Présenté comme un « complément indispensable à la collection Grant Morrison présente Batman », le récit complet du sixième hors-série du magazine Batman Saga (novembre 2014) propose une immersion dans un futur inquiétant et hypothétique où Damian Wayne adulte campe un Chevalier Noir violent et radical. Une projection déjà aperçue dans le chapitre Batman #666 (2007), inclut dans le premier tome de Grant Morrison présente Batman. C’est cette version « alternative/futuriste » du fils de Bruce Wayne qui est donc enrichie et mise en avant dans Le fils de Batman, mini-série en quatre chapitres écrite et dessinée par Andy Kubert.

(Couverture de gauche issue du site d’Urban Comics mais qui n’est pas tout à fait semblable à la finalisée (à droite) qui comportait la mention « hors-série » bien sûr, mais aussi un bandeau de texte en haut différent et le logo des 75 ans de Batman à l’époque.)

[Histoire]
En enquêtant sur un tas de cadavres mélangés à des poissons souriants (du Joker ?), Batman (Dick Grayson) perd la vie et laisse Robin (Damian Wayne) seul et endeuillé.

Ce dernier reprend alors la cape du Chevalier Noir et opte pour une approche de la justice radicale en tuant ses ennemis. Entre la bienveillance d’Alfred, la colère de son père Bruce, les confessions dans l’Église auprès d’un mystérieux prêtre (visiblement Gordon !) et l’éloignement des Ghul, Damian suit un chemin de plus en plus violent…

[Critique]
Le fils de Batman est le second récit scénarisé par Andy Kubert, normalement alloué uniquement aux dessins (le premier était un court titre sur le Joker, plutôt raté – Batman #23.1 : L’Heure des Singeries, inclut dans Joker Anthologie). Si l’artiste croque de beaux personnages et de jolies scènes d’action, il peine à convaincre à l’écriture, notamment dans sa seconde moitié.

Durant la première, pas grand chose à dire, le ton est vite donné, bien qu’on puisse avoir du mal à comprendre que c’est Dick sous la cape de Batman qui est décédé (cela n’est pas mentionné en amont). On est un peu plus chagriné devant le traitement de Bruce Wayne, assez brutal et sommaire – rappelant de facto ses itérations alternatives et/ou futuristes de The Dark Knight Returns et All Star Batman. L’histoire se vautre un petit peu quand elle met en scène des ennemis un peu loufoques et probablement peu connus des lecteurs, sauf s’ils ont lu Grant Morrison présente Batman bien sûr. C’est d’ailleurs la force et la faiblesse de Son of Batman : ceux qui connaissent le run de Morrison ne seront pas perdus mais déploreront une aventure si courte (surtout avec sa fin ouverte annonçant des pistes stimulantes), ceux qui ne le connaissent pas trouveront probablement le titre « sympathique/divertissant sans plus », ce qui convient pour un comic à 5,60€ mais qui peine tout de même à se hisser plus qualitativement.

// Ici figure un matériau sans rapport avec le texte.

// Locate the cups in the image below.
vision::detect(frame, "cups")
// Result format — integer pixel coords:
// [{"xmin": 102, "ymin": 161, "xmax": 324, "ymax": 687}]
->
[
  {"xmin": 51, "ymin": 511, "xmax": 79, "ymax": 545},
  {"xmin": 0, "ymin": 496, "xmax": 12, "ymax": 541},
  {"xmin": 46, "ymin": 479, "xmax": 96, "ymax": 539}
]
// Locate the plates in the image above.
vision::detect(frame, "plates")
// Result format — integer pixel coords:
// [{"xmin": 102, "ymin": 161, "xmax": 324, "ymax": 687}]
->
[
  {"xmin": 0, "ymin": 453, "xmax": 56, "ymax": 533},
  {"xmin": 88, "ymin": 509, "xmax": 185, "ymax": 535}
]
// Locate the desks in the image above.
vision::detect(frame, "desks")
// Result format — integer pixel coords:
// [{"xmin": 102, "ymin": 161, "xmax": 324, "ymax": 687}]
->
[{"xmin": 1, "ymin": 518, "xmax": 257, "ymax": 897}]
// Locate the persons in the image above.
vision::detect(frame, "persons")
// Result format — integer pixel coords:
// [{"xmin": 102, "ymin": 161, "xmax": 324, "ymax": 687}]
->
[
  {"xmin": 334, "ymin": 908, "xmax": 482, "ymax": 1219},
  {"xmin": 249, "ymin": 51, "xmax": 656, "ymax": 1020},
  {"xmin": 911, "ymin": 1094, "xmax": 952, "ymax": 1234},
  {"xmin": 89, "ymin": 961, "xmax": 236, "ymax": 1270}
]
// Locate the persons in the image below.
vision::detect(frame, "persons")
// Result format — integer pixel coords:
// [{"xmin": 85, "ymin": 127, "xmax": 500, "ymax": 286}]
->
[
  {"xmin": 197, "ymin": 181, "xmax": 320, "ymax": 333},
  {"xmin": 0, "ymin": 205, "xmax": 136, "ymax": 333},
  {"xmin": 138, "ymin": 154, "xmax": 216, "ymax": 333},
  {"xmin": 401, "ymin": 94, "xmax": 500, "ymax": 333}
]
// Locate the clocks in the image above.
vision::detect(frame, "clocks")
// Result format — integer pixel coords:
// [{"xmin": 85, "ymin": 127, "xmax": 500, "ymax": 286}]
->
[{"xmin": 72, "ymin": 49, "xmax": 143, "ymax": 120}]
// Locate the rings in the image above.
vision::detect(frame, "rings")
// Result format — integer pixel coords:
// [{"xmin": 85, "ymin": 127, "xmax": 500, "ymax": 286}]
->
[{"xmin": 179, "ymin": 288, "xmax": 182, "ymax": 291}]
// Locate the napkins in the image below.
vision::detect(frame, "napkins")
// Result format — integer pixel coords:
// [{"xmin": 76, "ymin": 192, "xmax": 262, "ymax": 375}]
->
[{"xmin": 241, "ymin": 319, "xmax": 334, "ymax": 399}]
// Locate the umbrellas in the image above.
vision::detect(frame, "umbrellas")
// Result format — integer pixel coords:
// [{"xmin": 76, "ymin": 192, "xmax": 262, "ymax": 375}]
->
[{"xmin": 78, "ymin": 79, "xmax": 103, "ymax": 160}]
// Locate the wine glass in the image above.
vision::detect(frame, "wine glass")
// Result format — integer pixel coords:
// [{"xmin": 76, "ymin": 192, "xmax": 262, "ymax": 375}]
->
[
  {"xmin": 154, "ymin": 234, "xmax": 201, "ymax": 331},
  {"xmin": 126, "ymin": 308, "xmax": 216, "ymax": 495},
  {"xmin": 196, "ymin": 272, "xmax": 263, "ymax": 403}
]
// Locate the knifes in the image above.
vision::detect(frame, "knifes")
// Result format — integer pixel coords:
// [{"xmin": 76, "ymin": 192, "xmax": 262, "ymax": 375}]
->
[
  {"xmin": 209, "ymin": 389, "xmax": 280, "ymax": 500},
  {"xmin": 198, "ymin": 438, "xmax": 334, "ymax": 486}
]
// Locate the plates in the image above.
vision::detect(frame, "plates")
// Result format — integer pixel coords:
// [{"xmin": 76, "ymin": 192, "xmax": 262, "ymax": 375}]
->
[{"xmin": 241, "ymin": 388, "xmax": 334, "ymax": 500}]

Comme dit en introduction, cette version de Damian en Batman avait été dévoilée en 2007 dans le 666ème chapitre de la série Batman (intitulé Bethléem), au moment où Grant Morrison entamait son travail et où Andy Kubert l’accompagnait déjà : il en illustrait les premiers épisodes et est le créateur graphique de Damian Wayne enfant et adulte ; autant dire qu’il connaît bien le sujet. Dans Bethléem, outre les allusions satanistes, Barbara Gordon toujours en fauteuil succédait au poste de son père, un chat s’appelait Alfred (on y reviendra) et Damian combattait certains vilains inédits.

Le cinquième chapitre de Batman Incorparated version New 52 est lui aussi convoqué pour une compréhension plus globale (il replongeait dans cet univers futuriste). L’enrichissement de cet avenir hypothétique et sombre était aussi brièvement évoqué Batman #700 (Le Batman, la Mort et le Temps) qui met en avant quelques Batmen du futur et donc ce Damian – mais cet épisode est clairement moins primordial que les deux autres épisodes mentionnés.

On retrouve donc dans Le fils de Batman quelques ennemis piochés dans la longue saga de Morrison et… la réincarnation d’un personnage mythique en chat ! Un élément assez farfelu même s’il y a sans doute une explication « plausible », elle n’est pas du tout évoquée durant les planches (est-ce une hallucination de Damian ? une intelligence artificielle pré-enregistrée vocalement ?). Bref, toutes ces petites choses à droite à gauche desservent la fiction, qui aurait gagné à être étoffée de deux chapitres minimum. Faute de cela, on est davantage séduit par les superbes dessins de Kubert, épaulé par Brad Anderson à la colorisation, les fans de l’artiste devraient donc y trouver leur compte à ce niveau-là. Il faut dire que Kubert a presque carte blanche dans cet elseworld pour se laisser aller et qu’il se fait plutôt plaisir même si on pouvait espérer des séquences plus épiques ou grandiloquentes.

Néanmoins, Le fils de Batman n’est pas un complément indispensable à la série de Morrison, c’est (au mieux) un complément sympathique mais frustrant, donc… dispensable (mais vu le bas prix, autant le prendre pour les complétistes à minima). Cela dit, il est étonnant qu’Urban ne l’ait pas inclut dans ses rééditions intégrales en quatre tomes de la série mère.

[A propos]
Publié en France chez Urban Comics le 14 novembre 2014.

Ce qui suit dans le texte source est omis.